The HoloFlex is the closest thing we've had so far to a holographic truly flexible phone. Move the display to see 3D objects from different angles and bend the phone to change the angle further.

What's the catch? This display, created by Queen's University researchers, is still in early development hence the 160 x 104 resolution image. But you can see where this is going and it's very exciting. Although the Amazon Fire Phone created a similar effect, at high resolution, and nobody seemed to care. But this offers a lot more and in a new way.

This display, uniquely, is flexible meaning you can play Angry Birds by bending the screen to pull back and let go to fling the bird, as an example. It also means people can look at the same image from different angles to see it differently, like a real object as it sticks out of the screen.

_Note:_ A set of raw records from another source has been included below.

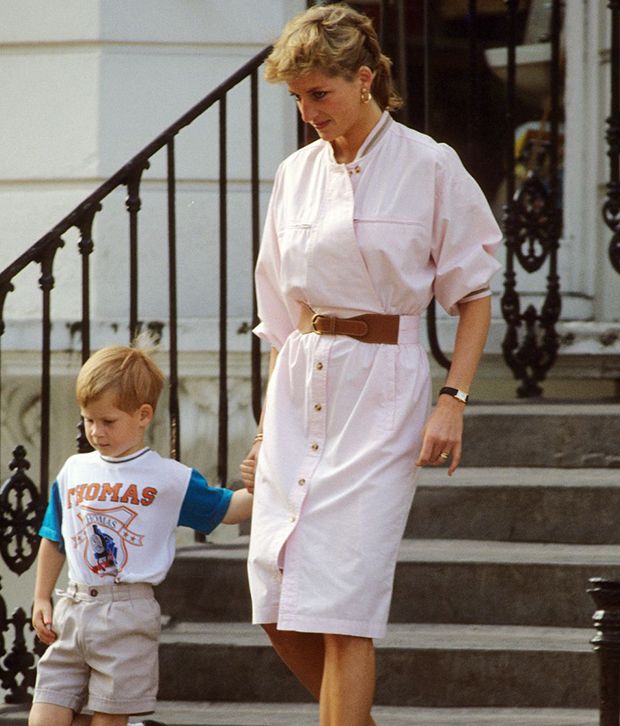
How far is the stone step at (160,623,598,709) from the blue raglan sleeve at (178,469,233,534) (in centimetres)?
62

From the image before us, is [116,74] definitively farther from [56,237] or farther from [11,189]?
[56,237]

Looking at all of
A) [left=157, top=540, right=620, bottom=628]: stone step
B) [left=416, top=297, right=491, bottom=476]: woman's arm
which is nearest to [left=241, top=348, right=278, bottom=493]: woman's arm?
[left=416, top=297, right=491, bottom=476]: woman's arm

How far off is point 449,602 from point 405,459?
1214mm

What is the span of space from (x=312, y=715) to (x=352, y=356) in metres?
1.24

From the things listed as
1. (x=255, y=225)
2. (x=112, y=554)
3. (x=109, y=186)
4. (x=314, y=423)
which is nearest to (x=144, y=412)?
(x=112, y=554)

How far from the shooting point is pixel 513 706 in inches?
171

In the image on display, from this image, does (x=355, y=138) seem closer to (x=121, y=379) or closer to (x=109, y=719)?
(x=121, y=379)

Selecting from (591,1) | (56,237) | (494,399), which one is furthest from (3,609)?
(591,1)

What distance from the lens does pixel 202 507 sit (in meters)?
4.00

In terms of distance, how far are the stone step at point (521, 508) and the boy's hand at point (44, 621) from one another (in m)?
1.40

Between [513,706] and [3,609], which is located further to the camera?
[3,609]

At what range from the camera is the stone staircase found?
4.31 m

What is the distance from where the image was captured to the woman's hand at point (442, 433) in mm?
3459

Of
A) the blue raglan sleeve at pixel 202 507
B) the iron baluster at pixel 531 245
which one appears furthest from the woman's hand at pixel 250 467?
the iron baluster at pixel 531 245
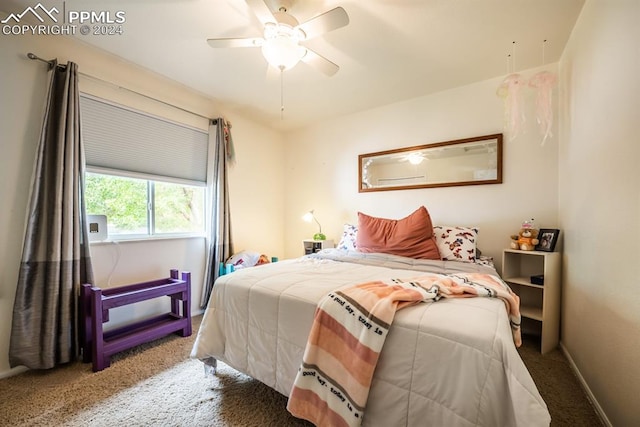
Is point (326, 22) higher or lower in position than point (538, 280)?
higher

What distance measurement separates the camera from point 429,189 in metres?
2.88

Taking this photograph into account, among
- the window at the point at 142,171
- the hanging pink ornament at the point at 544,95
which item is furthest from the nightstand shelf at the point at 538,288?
the window at the point at 142,171

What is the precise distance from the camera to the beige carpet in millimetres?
1365

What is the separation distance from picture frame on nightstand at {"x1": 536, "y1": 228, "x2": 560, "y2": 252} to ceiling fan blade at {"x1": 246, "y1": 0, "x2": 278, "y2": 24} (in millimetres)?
2611

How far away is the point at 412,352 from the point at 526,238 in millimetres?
1893

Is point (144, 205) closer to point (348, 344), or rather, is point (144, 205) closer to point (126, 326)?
point (126, 326)

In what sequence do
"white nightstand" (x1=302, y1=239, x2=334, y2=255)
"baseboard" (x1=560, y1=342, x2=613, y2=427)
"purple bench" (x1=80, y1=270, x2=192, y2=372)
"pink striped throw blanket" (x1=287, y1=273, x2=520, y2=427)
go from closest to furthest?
"pink striped throw blanket" (x1=287, y1=273, x2=520, y2=427)
"baseboard" (x1=560, y1=342, x2=613, y2=427)
"purple bench" (x1=80, y1=270, x2=192, y2=372)
"white nightstand" (x1=302, y1=239, x2=334, y2=255)

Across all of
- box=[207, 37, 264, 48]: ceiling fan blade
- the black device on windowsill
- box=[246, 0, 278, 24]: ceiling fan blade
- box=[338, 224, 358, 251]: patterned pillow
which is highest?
box=[246, 0, 278, 24]: ceiling fan blade

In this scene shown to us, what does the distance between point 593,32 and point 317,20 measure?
1.68 meters

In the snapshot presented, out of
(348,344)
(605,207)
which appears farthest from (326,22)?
(605,207)

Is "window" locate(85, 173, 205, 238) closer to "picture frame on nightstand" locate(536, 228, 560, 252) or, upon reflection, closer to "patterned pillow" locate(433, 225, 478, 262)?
"patterned pillow" locate(433, 225, 478, 262)

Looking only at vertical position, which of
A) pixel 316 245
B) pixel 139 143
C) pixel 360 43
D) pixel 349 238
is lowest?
pixel 316 245

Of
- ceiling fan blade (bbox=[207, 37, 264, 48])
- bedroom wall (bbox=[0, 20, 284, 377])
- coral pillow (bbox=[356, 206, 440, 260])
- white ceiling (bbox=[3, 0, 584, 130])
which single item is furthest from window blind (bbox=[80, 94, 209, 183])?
coral pillow (bbox=[356, 206, 440, 260])

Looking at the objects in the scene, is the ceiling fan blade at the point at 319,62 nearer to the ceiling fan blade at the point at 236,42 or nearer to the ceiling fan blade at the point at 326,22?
the ceiling fan blade at the point at 326,22
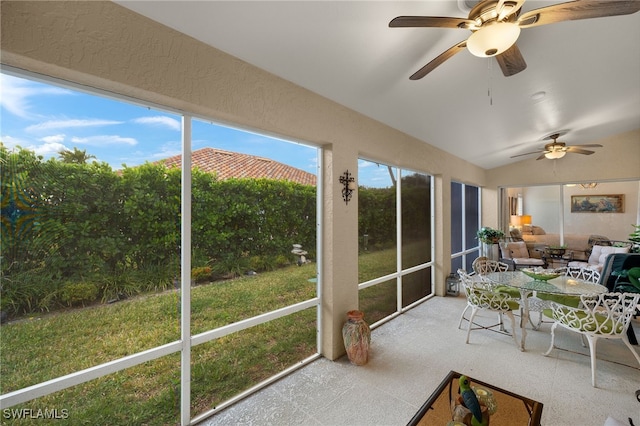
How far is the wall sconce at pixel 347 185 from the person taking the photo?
2.83m

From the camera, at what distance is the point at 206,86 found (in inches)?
72.2

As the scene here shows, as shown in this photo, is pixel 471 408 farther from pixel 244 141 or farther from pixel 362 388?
pixel 244 141

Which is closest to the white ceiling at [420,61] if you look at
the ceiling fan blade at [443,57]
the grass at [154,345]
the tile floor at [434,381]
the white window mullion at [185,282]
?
the ceiling fan blade at [443,57]

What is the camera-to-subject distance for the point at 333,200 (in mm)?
2721

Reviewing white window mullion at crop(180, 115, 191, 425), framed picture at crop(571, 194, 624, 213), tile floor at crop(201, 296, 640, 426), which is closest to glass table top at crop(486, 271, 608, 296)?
tile floor at crop(201, 296, 640, 426)

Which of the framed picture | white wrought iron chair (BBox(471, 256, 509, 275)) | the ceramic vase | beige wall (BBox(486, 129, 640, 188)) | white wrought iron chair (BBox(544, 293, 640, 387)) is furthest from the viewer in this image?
the framed picture

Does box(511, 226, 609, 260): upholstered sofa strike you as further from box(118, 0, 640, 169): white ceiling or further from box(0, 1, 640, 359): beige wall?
box(0, 1, 640, 359): beige wall

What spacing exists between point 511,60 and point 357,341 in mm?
2636

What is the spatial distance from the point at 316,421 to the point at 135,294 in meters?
1.56

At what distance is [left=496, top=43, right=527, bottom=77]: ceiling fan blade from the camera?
173 cm

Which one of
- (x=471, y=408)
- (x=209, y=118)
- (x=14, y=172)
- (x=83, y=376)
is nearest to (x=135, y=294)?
(x=83, y=376)

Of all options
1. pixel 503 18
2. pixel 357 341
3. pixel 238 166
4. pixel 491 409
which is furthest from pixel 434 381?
pixel 503 18

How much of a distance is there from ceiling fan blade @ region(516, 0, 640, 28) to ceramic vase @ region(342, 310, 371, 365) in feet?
8.57

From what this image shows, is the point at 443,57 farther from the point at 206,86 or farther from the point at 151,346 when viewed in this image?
the point at 151,346
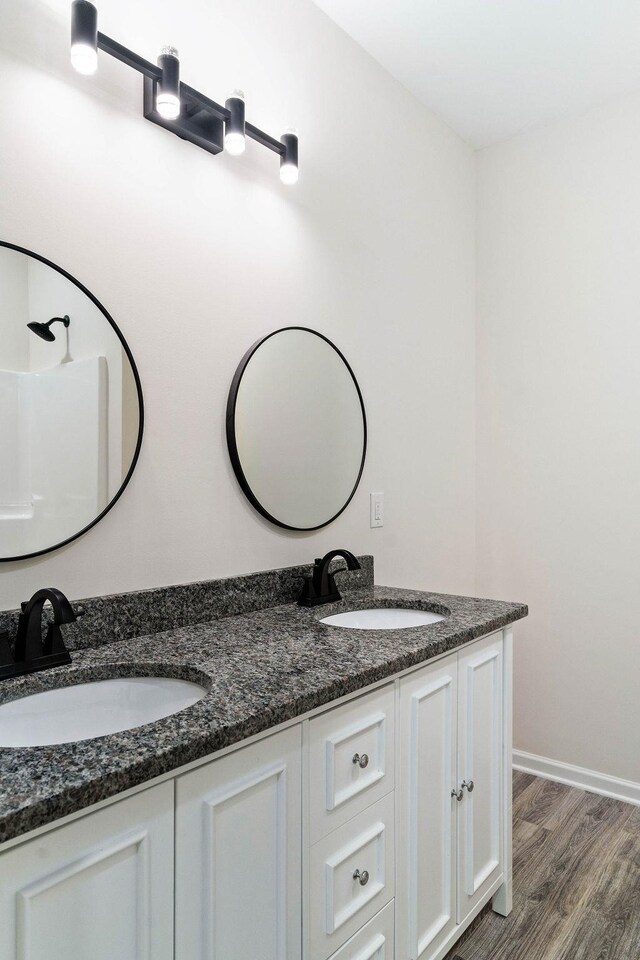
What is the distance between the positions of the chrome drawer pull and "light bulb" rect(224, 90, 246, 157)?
1417 millimetres

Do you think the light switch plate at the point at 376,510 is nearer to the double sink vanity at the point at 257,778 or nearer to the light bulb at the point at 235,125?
the double sink vanity at the point at 257,778

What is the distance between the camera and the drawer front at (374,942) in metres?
1.25

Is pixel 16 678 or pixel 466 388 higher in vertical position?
pixel 466 388

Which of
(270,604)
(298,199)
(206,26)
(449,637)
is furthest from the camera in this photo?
(298,199)

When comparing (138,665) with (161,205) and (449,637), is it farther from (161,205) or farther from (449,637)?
(161,205)

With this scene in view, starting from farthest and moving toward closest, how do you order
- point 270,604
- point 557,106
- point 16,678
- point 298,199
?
point 557,106 < point 298,199 < point 270,604 < point 16,678

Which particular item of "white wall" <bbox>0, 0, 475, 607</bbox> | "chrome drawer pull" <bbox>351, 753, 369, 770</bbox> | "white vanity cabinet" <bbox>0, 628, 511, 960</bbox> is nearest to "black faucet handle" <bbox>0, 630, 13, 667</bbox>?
"white wall" <bbox>0, 0, 475, 607</bbox>

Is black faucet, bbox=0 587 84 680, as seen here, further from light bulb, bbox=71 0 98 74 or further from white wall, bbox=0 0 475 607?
light bulb, bbox=71 0 98 74

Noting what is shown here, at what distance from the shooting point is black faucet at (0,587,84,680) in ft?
3.75

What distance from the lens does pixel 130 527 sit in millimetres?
1503

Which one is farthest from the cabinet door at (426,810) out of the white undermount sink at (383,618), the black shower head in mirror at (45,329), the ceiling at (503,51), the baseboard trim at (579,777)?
the ceiling at (503,51)

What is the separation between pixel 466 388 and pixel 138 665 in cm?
203

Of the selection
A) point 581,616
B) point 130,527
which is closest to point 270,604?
point 130,527

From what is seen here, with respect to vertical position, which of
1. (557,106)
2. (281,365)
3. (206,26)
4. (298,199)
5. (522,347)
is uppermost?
(557,106)
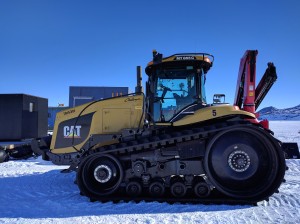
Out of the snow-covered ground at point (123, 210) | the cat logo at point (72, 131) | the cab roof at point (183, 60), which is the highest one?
the cab roof at point (183, 60)

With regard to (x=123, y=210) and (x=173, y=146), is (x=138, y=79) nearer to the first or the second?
(x=173, y=146)

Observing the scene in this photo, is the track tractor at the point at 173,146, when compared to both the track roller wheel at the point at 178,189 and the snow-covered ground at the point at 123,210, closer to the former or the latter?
the track roller wheel at the point at 178,189

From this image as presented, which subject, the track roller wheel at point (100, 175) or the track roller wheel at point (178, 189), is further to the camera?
the track roller wheel at point (100, 175)

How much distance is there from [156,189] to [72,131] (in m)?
2.23

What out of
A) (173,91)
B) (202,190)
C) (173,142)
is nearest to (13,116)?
(173,91)

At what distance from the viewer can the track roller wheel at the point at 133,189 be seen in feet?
15.7

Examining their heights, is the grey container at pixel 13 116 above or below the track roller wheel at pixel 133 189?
above

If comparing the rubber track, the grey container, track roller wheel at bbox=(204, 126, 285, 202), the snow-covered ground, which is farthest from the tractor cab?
the grey container

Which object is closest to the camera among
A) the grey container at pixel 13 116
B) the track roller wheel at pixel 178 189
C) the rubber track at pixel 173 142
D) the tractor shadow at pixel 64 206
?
the tractor shadow at pixel 64 206

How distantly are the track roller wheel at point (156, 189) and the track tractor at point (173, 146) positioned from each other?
18mm

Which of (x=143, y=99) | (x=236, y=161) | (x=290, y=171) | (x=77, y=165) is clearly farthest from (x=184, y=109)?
(x=290, y=171)

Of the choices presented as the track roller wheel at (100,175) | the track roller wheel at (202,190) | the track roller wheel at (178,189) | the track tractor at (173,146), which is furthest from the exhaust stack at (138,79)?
the track roller wheel at (202,190)

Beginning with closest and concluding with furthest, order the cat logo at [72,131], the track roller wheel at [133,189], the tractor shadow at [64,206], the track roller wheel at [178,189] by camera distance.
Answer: the tractor shadow at [64,206]
the track roller wheel at [178,189]
the track roller wheel at [133,189]
the cat logo at [72,131]

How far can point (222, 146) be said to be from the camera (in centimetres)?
480
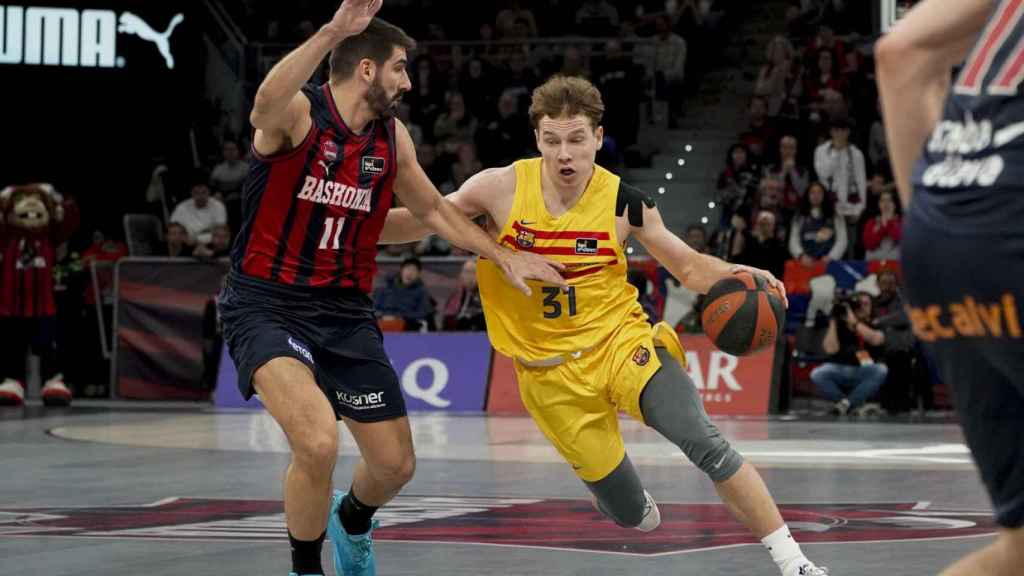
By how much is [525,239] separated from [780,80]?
14.6m

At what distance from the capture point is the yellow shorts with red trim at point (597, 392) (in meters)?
6.21

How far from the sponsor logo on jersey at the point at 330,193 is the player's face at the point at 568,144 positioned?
0.81 m

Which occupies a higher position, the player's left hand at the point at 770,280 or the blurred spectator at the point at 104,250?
the player's left hand at the point at 770,280

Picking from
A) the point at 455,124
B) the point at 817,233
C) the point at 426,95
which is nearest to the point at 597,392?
the point at 817,233

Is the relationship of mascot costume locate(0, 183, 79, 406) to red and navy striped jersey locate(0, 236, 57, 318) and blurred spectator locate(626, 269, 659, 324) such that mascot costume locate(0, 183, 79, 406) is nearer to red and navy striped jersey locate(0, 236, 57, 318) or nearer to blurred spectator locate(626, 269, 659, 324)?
red and navy striped jersey locate(0, 236, 57, 318)

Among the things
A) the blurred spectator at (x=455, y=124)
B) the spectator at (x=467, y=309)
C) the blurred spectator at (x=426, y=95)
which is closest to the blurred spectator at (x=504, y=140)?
the blurred spectator at (x=455, y=124)

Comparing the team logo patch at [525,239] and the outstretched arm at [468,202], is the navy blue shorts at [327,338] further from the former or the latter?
the team logo patch at [525,239]

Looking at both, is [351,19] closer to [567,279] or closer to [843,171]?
[567,279]

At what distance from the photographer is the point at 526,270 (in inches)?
244

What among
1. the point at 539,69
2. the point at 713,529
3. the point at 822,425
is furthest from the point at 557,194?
the point at 539,69

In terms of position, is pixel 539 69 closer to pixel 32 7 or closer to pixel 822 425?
pixel 32 7

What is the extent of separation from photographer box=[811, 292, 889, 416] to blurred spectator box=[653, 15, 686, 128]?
6074 mm

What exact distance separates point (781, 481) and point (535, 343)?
12.8 ft

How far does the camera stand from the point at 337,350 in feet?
19.6
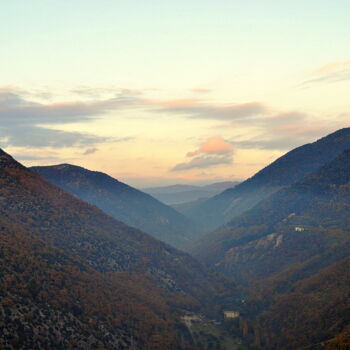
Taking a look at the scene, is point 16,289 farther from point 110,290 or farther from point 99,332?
point 110,290

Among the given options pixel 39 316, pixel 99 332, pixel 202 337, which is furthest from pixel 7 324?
pixel 202 337

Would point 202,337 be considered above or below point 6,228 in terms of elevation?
below

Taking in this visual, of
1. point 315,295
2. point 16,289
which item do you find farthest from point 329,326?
point 16,289

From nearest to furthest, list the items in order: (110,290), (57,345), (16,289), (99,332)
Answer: (57,345), (16,289), (99,332), (110,290)

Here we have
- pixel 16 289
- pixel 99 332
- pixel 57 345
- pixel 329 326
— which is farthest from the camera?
pixel 329 326

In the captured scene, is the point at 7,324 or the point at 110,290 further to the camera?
the point at 110,290

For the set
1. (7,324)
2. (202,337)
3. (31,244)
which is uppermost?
(31,244)

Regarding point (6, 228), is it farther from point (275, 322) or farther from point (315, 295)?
point (315, 295)

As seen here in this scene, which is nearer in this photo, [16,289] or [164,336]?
[16,289]

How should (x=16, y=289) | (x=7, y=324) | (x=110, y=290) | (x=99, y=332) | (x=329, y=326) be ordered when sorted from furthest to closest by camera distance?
(x=110, y=290) < (x=329, y=326) < (x=99, y=332) < (x=16, y=289) < (x=7, y=324)
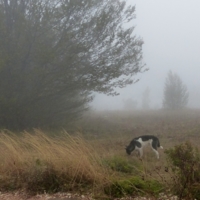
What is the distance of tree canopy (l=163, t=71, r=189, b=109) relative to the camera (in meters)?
44.8

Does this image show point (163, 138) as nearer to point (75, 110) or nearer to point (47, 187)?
point (75, 110)

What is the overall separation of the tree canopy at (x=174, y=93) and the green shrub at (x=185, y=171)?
39622 mm

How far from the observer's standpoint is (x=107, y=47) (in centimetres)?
1794

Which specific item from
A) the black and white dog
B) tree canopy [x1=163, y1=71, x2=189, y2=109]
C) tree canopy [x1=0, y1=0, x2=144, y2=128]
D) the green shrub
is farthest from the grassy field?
tree canopy [x1=163, y1=71, x2=189, y2=109]

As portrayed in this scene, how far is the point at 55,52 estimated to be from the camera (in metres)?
16.5

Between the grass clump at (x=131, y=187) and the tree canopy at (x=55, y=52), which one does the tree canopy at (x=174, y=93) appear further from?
the grass clump at (x=131, y=187)

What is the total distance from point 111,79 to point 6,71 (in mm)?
5631

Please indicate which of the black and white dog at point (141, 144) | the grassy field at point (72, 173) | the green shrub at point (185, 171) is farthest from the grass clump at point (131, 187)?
the black and white dog at point (141, 144)

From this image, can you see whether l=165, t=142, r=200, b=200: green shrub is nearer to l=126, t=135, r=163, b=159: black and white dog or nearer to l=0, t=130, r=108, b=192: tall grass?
l=0, t=130, r=108, b=192: tall grass

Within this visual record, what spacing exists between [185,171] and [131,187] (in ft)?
3.41

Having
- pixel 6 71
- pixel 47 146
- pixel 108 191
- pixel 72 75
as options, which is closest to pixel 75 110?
pixel 72 75

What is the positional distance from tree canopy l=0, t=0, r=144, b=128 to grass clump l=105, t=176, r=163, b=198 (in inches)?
442

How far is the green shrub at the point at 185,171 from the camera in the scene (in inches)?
193

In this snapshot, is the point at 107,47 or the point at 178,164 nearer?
the point at 178,164
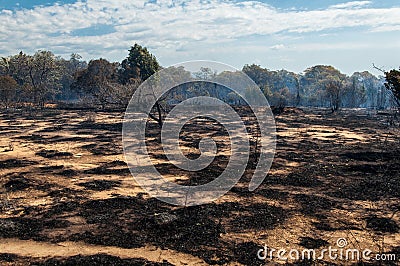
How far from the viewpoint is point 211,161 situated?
13.3 m

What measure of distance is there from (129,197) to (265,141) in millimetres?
10777

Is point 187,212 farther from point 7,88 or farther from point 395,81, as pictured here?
point 7,88

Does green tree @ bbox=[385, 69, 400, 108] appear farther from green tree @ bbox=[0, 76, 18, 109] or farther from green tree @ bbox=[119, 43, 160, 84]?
green tree @ bbox=[0, 76, 18, 109]

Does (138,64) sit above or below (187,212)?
above

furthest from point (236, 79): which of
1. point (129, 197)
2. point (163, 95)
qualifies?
point (129, 197)

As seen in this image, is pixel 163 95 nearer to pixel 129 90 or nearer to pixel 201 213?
pixel 129 90
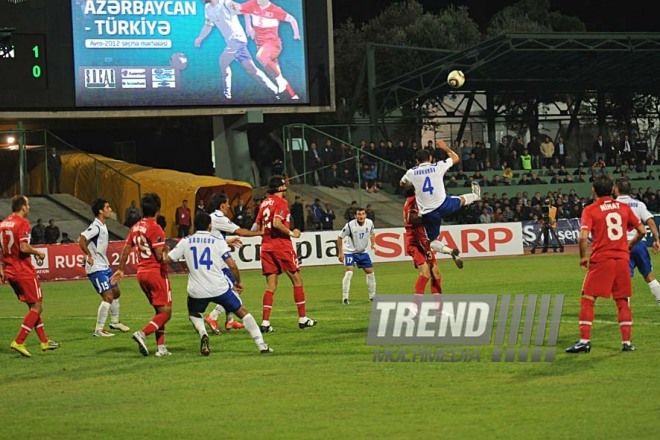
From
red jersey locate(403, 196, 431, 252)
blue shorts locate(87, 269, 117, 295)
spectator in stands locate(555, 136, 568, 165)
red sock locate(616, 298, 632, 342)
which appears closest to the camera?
red sock locate(616, 298, 632, 342)

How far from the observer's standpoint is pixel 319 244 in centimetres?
3722

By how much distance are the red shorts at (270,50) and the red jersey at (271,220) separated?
82.5 ft

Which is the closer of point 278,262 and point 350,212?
point 278,262

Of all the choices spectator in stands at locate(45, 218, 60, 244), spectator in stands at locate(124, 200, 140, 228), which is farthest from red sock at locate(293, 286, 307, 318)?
spectator in stands at locate(45, 218, 60, 244)

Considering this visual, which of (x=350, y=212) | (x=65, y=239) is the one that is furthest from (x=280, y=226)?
(x=350, y=212)

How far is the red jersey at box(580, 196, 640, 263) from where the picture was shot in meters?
12.7

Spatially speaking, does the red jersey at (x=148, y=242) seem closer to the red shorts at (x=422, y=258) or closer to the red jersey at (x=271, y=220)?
the red jersey at (x=271, y=220)

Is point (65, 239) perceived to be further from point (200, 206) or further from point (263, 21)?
point (263, 21)

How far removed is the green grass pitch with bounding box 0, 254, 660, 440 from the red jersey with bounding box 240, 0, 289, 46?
82.0 ft

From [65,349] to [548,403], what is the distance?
838 cm

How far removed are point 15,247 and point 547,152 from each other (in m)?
37.8

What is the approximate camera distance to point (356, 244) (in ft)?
77.7

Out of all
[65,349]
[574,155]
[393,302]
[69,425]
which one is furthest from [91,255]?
[574,155]

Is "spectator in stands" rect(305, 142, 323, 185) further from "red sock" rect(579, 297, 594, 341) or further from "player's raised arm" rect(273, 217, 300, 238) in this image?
"red sock" rect(579, 297, 594, 341)
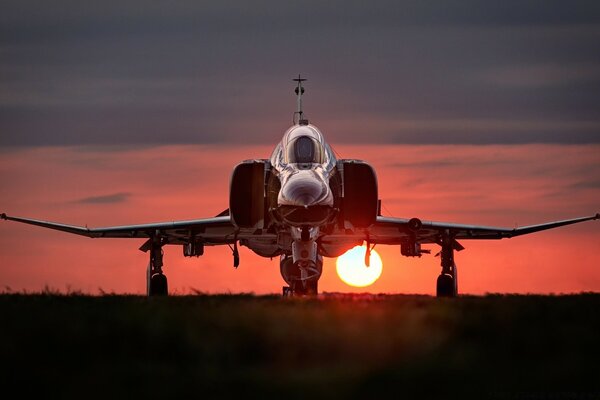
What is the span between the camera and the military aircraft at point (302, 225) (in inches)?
1070

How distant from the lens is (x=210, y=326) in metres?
12.5

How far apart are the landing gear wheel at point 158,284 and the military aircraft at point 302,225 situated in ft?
0.09

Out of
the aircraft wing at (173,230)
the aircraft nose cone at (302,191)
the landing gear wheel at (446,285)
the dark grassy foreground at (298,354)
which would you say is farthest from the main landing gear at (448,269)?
the dark grassy foreground at (298,354)

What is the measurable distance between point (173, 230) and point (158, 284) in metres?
1.69

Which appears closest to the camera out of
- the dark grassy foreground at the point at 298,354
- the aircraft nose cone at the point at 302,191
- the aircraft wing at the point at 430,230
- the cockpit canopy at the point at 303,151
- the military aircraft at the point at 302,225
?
the dark grassy foreground at the point at 298,354

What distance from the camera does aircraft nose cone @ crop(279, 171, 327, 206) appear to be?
25.7m

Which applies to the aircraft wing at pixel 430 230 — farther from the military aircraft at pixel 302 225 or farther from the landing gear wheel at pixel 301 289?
the landing gear wheel at pixel 301 289

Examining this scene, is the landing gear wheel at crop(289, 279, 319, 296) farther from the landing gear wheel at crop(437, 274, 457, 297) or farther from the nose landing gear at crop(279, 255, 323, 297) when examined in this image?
the landing gear wheel at crop(437, 274, 457, 297)

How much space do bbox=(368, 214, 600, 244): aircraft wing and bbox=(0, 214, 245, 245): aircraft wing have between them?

Technically this is a 1920 x 1080 flexible OLED but images are rendered into 12-pixel wide circular blocks projected through a 3D printed microlens, totalling 16,000. The result is a screen that literally comes out at you to create that stereoscopic image.

All this isn't simple so the handset is powered by a 1.5GHz Qualcomm Snapdragon 810 processor with Adreno 430 GPU and 2GB of RAM running Android 5.1.

"By employing a depth camera, users can also perform holographic video conferences with one another", says the university's Dr. Vertegaal. "When bending the display users literally pop out of the screen and can even look around each other, with their faces rendered correctly from any angle to any onlooker".